(Items of spatial reasoning)
►

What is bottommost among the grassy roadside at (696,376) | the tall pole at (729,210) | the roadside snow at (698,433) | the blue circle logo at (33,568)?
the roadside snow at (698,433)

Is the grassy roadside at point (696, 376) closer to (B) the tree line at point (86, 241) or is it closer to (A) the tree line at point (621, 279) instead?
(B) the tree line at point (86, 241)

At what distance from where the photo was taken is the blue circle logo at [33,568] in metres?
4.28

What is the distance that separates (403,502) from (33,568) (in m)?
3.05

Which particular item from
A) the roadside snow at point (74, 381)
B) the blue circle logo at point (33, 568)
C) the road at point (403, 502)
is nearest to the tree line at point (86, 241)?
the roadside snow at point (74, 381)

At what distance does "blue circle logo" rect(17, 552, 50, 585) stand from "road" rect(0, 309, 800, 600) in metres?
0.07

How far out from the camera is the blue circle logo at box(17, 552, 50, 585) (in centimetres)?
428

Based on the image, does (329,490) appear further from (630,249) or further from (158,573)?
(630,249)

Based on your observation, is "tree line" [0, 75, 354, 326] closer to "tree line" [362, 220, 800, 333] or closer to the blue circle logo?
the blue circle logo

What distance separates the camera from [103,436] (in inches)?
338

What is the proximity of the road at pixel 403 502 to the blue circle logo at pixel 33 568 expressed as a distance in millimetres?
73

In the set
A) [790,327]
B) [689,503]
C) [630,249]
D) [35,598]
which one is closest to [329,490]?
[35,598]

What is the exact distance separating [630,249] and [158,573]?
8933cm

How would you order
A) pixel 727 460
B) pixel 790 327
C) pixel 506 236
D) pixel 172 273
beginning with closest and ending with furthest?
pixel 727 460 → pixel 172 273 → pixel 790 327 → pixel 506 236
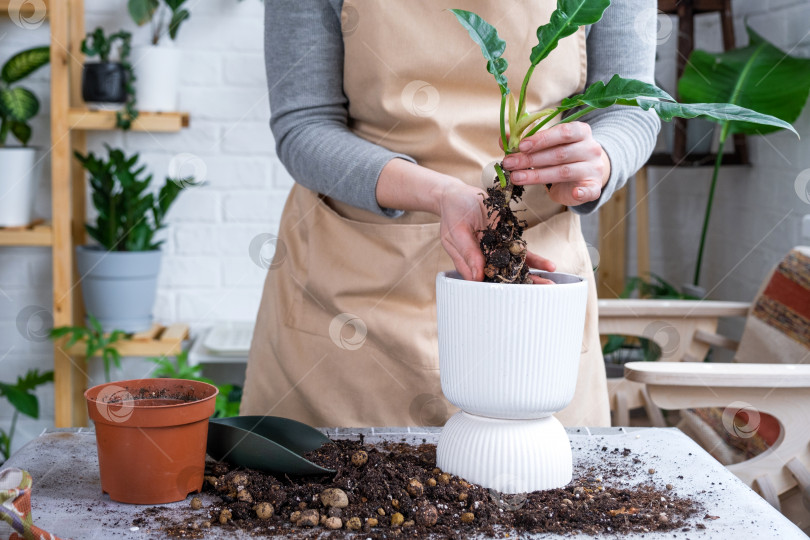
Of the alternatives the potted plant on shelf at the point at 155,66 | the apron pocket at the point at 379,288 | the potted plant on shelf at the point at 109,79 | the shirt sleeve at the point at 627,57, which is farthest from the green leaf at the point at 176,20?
the shirt sleeve at the point at 627,57

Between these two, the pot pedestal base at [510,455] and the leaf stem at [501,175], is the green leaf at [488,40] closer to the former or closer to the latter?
the leaf stem at [501,175]

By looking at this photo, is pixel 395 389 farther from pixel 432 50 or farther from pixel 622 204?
pixel 622 204

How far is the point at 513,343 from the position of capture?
2.48 ft

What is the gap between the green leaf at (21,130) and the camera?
7.07 ft

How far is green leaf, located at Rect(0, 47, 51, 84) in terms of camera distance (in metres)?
2.10

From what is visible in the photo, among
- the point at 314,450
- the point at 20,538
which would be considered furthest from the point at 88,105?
the point at 20,538

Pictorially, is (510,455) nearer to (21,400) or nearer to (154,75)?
(154,75)

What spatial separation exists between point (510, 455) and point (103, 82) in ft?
5.61

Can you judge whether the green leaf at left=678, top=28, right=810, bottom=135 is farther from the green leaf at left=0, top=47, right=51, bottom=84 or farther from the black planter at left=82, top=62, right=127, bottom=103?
the green leaf at left=0, top=47, right=51, bottom=84

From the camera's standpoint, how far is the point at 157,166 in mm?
2348

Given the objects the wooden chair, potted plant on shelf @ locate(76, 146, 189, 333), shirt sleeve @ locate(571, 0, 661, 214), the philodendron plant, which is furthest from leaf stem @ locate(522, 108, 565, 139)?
potted plant on shelf @ locate(76, 146, 189, 333)

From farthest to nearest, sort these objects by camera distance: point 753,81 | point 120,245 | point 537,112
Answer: point 120,245
point 753,81
point 537,112

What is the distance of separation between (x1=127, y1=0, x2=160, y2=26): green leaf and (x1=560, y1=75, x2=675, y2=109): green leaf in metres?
1.73

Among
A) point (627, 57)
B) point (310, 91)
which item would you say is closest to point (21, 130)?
point (310, 91)
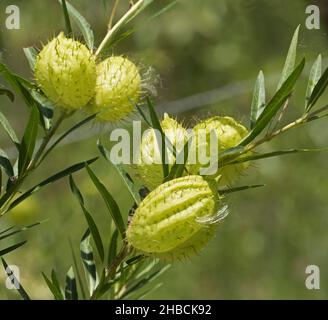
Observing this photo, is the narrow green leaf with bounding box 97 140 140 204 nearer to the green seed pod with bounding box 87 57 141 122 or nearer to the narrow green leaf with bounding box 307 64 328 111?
the green seed pod with bounding box 87 57 141 122

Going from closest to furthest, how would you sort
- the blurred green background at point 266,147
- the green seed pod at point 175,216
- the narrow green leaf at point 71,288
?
the green seed pod at point 175,216 < the narrow green leaf at point 71,288 < the blurred green background at point 266,147

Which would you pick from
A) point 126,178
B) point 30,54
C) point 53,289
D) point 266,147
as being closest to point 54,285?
point 53,289

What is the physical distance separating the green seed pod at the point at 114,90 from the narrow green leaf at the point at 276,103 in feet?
0.36

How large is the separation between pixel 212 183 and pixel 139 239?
0.24ft

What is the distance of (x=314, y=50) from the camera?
2.35ft

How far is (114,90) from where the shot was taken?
64cm

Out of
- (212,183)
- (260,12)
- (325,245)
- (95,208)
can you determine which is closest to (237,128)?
(212,183)

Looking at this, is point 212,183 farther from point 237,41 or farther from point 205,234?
point 237,41

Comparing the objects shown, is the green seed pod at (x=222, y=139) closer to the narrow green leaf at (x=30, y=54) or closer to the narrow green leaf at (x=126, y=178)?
the narrow green leaf at (x=126, y=178)

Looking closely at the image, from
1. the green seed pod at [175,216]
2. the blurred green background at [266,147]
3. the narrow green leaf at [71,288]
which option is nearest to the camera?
the green seed pod at [175,216]

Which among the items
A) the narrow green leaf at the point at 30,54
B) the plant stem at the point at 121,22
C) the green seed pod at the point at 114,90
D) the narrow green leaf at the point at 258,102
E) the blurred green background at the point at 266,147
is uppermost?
the plant stem at the point at 121,22

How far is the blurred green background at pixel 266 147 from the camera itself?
7.13ft

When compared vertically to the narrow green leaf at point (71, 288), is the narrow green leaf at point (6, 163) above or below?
above

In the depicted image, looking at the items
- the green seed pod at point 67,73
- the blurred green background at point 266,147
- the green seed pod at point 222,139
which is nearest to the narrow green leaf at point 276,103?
the green seed pod at point 222,139
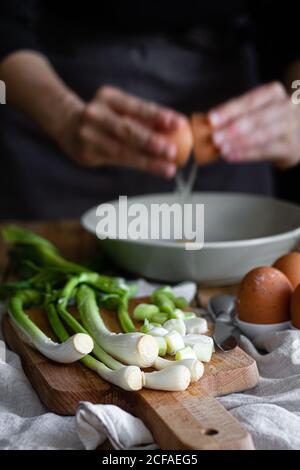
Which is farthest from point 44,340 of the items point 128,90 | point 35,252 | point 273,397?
point 128,90

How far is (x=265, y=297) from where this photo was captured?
A: 3.09 feet

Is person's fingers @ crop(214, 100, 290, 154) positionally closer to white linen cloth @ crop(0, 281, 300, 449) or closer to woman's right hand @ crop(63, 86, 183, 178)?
woman's right hand @ crop(63, 86, 183, 178)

◄

Objective:
Reproduce every one of the items above word for word, leaving the pictures out.

Right answer:
What is bottommost among the grassy roadside at (696,376) | the tall pole at (729,210) | the roadside snow at (698,433) | the blue circle logo at (33,568)?
the roadside snow at (698,433)

Is the grassy roadside at point (696, 376) closer to (B) the tree line at point (86, 241) or is it closer to (A) the tree line at point (621, 279) instead?
(B) the tree line at point (86, 241)

At what distance from where the photo was taken is the blue circle logo at [33,568] in metres?
4.28

What is the distance that separates (403,502) from (33,568) (in m)?
3.05

Which particular item from
A) the roadside snow at point (74, 381)
B) the blue circle logo at point (33, 568)
C) the road at point (403, 502)
is nearest to the tree line at point (86, 241)?
the roadside snow at point (74, 381)

At what distance does "blue circle logo" rect(17, 552, 50, 585) stand from "road" rect(0, 309, 800, 600) in metres?
0.07

How far out from the camera is the blue circle logo at box(17, 552, 50, 585) (in centimetres)?
428

Based on the image, does (329,490) appear further from (630,249) or further from (158,573)?
(630,249)

Based on your observation, is "tree line" [0, 75, 354, 326] closer to "tree line" [362, 220, 800, 333] or closer to the blue circle logo?
the blue circle logo

What distance separates the camera from [103,436] (in inches)?
338

What is the proximity of the road at pixel 403 502 to the blue circle logo at pixel 33 568 expressed as a distance in millimetres?
73

In the set
A) [790,327]
B) [689,503]
C) [630,249]
D) [35,598]
which one is closest to [329,490]?
[35,598]

What is the exact distance separating [630,249] and [158,573]?
8933cm

How would you order
A) pixel 727 460
B) pixel 790 327
C) pixel 506 236
D) pixel 172 273
beginning with closest and ending with furthest?
pixel 727 460 → pixel 172 273 → pixel 790 327 → pixel 506 236
Of the alternatives the potted plant on shelf at the point at 155,66 | the apron pocket at the point at 379,288 | the potted plant on shelf at the point at 109,79 | the shirt sleeve at the point at 627,57, which is farthest from the green leaf at the point at 176,20?
the shirt sleeve at the point at 627,57

Between these two, the pot pedestal base at [510,455] and the leaf stem at [501,175], is the green leaf at [488,40] closer to the former or closer to the latter?
the leaf stem at [501,175]

By looking at this photo, is pixel 395 389 farther from pixel 432 50 or farther from pixel 622 204?
pixel 622 204

How far is the point at 513,343 from the position of capture?
2.48 ft

What is the gap between the green leaf at (21,130) and the camera?
7.07 ft

How far is green leaf, located at Rect(0, 47, 51, 84) in terms of camera distance (in metres)?
2.10

From what is visible in the photo, among
- the point at 314,450
- the point at 20,538
which would be considered furthest from the point at 88,105?
the point at 20,538

Pictorially, is (510,455) nearer to (21,400) or nearer to (154,75)?
(154,75)

What spatial separation exists between point (510, 455) and point (103, 82) in ft?
5.61

Can you judge whether the green leaf at left=678, top=28, right=810, bottom=135 is farther from the green leaf at left=0, top=47, right=51, bottom=84 or farther from the black planter at left=82, top=62, right=127, bottom=103?
the green leaf at left=0, top=47, right=51, bottom=84

From the camera's standpoint, how far is the point at 157,166 in mm?
2348

Given the objects the wooden chair, potted plant on shelf @ locate(76, 146, 189, 333), shirt sleeve @ locate(571, 0, 661, 214), the philodendron plant, which is furthest from leaf stem @ locate(522, 108, 565, 139)?
potted plant on shelf @ locate(76, 146, 189, 333)

From farthest to nearest, sort these objects by camera distance: point 753,81 | point 120,245 | point 537,112
Answer: point 120,245
point 753,81
point 537,112

What is the distance of separation between (x1=127, y1=0, x2=160, y2=26): green leaf and (x1=560, y1=75, x2=675, y2=109): green leaf in metres?
1.73

Among
A) point (627, 57)
B) point (310, 91)
which item would you say is closest to point (21, 130)?
point (310, 91)
Observing this photo, is the narrow green leaf with bounding box 97 140 140 204 nearer to the green seed pod with bounding box 87 57 141 122 or nearer to the narrow green leaf with bounding box 307 64 328 111?
the green seed pod with bounding box 87 57 141 122

Going from closest to furthest, how would you sort
- the blurred green background at point 266,147
- the green seed pod at point 175,216
- the narrow green leaf at point 71,288
?
the green seed pod at point 175,216 < the narrow green leaf at point 71,288 < the blurred green background at point 266,147

Which would you pick from
A) point 126,178
B) point 30,54
C) point 53,289
D) point 266,147
as being closest to point 54,285?
point 53,289

What is the physical distance separating the green seed pod at the point at 114,90 from the narrow green leaf at the point at 276,103 in feet?
0.36

How large is the separation between pixel 212 183 and pixel 139 239?
0.24ft

What is the distance of (x=314, y=50) from the camera?
2.35ft

How far is (114,90) from where the shot was taken?
64cm

Out of
- (212,183)
- (260,12)
- (325,245)
- (95,208)
can you determine which is closest to (237,128)?
(212,183)

Looking at this, is point 212,183 farther from point 237,41 or farther from point 205,234?
point 237,41

Comparing the objects shown, is the green seed pod at (x=222, y=139) closer to the narrow green leaf at (x=30, y=54) or closer to the narrow green leaf at (x=126, y=178)?
the narrow green leaf at (x=126, y=178)

Looking closely at the image, from
1. the green seed pod at [175,216]
2. the blurred green background at [266,147]
3. the narrow green leaf at [71,288]
which option is nearest to the camera?
the green seed pod at [175,216]

Which among the items
A) the narrow green leaf at the point at 30,54
B) the plant stem at the point at 121,22
C) the green seed pod at the point at 114,90
D) the narrow green leaf at the point at 258,102
E) the blurred green background at the point at 266,147
is uppermost?
the plant stem at the point at 121,22

How far is the blurred green background at pixel 266 147 from the camera itself?
7.13ft

When compared vertically to the narrow green leaf at point (71, 288), is the narrow green leaf at point (6, 163) above or below?
above

In the depicted image, looking at the items
- the green seed pod at point 67,73
- the blurred green background at point 266,147
- the green seed pod at point 222,139
which is nearest to the narrow green leaf at point 276,103?
the green seed pod at point 222,139
Which is farthest from point 44,340 of the items point 128,90 | point 35,252 | point 273,397?
point 128,90

How far is (x=265, y=297) from where this photo was captured?
A: 3.09 feet

Is person's fingers @ crop(214, 100, 290, 154) positionally closer to white linen cloth @ crop(0, 281, 300, 449) or closer to woman's right hand @ crop(63, 86, 183, 178)?
woman's right hand @ crop(63, 86, 183, 178)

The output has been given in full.